By Karl Rove’s admission, Crossroads GPS works to elect people to office. The IRS’s decision to give this overtly political operation “social welfare” nonprofit status allows it to keep major campaign spenders anonymous, hiding information that voters need as they evaluate political candidates and their messages.

This decision will only add to the public’s frustration with a political system that is wildly out of balance and titled to serve the interests of wealthy donors. The IRS and Treasury Departments should write bright line rules to clarify what constitutes political activity under the tax laws and clearly state that social welfare groups aren’t supposed to be hiding donors to elect or defeat candidates. The omnibus spending bill that Congress passed last year included a rider to block meaningful action on these rules for this fiscal year. This policy rider – along with all ideological policy riders in spending bills – and should be removed.

 

Background: In July, Spaulding testified that: 

But there is no example of this phenomenon more flagrant than Crossroads GPS, a purported 501(c)(4) social welfare organization founded in 2010 by Karl Rove, which has spent significant amounts of money influencing campaigns. It is the sister organization of American Crossroads, a Super PAC registered with the Federal Election Commission. As such, American Crossroads discloses its donors. Crossroads GPS, however, does not.

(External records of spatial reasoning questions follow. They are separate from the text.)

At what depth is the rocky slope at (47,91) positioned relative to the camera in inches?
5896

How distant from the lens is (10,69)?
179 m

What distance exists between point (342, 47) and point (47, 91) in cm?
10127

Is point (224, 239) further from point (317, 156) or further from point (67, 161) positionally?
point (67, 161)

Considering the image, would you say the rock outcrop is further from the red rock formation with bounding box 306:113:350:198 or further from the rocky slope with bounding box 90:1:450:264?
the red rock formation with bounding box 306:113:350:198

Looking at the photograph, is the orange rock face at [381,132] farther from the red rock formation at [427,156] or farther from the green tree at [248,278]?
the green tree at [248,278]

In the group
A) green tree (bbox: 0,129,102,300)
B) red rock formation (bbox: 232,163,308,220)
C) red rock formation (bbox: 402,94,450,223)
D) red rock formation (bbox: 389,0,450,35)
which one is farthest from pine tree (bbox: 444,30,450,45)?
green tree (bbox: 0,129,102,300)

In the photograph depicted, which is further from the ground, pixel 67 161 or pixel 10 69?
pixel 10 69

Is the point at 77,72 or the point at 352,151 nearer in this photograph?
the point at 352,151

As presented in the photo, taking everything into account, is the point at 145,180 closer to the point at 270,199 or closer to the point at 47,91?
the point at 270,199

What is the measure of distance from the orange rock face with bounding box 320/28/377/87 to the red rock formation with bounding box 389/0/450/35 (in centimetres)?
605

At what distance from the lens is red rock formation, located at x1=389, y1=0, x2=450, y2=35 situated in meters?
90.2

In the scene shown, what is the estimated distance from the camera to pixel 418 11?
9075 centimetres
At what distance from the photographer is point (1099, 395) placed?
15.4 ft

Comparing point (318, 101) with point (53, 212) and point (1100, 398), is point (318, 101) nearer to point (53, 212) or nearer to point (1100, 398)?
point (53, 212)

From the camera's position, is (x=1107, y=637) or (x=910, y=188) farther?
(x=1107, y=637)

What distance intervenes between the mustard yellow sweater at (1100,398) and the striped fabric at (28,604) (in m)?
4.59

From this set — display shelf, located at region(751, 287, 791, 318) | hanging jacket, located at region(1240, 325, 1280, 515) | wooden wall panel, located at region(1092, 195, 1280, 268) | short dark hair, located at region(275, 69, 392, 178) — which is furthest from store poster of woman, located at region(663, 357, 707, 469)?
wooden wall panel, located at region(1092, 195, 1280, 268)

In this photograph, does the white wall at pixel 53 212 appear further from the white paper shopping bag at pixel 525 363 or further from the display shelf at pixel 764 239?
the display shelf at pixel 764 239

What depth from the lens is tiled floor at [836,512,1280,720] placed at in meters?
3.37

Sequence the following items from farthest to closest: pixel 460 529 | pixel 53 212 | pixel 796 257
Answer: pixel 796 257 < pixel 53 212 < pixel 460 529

During the 2010 election, Crossroads GPS spent approximately $20.8 million on federal campaign activities, more than half of what it spent in total that cycle. This led the Federal Election Commission General Counsel to conclude that Crossroads GPS’ major purpose in 2010 was federal campaign activity, even though a gridlocked FEC ultimately split 3-3 on whether to pursue an enforcement action.

Crossroads GPS then spent at least $71 million on political expenditures in the 2012 elections, making it the top secret money spender during that cycle. Aside from the presidential race, a significant amount of Crossroads GPS’ election-related spending – over $30 million –  targeted Senate candidates in some of the 2012 presidential battleground states, including Virginia, Nevada, Ohio, Wisconsin, and Indiana.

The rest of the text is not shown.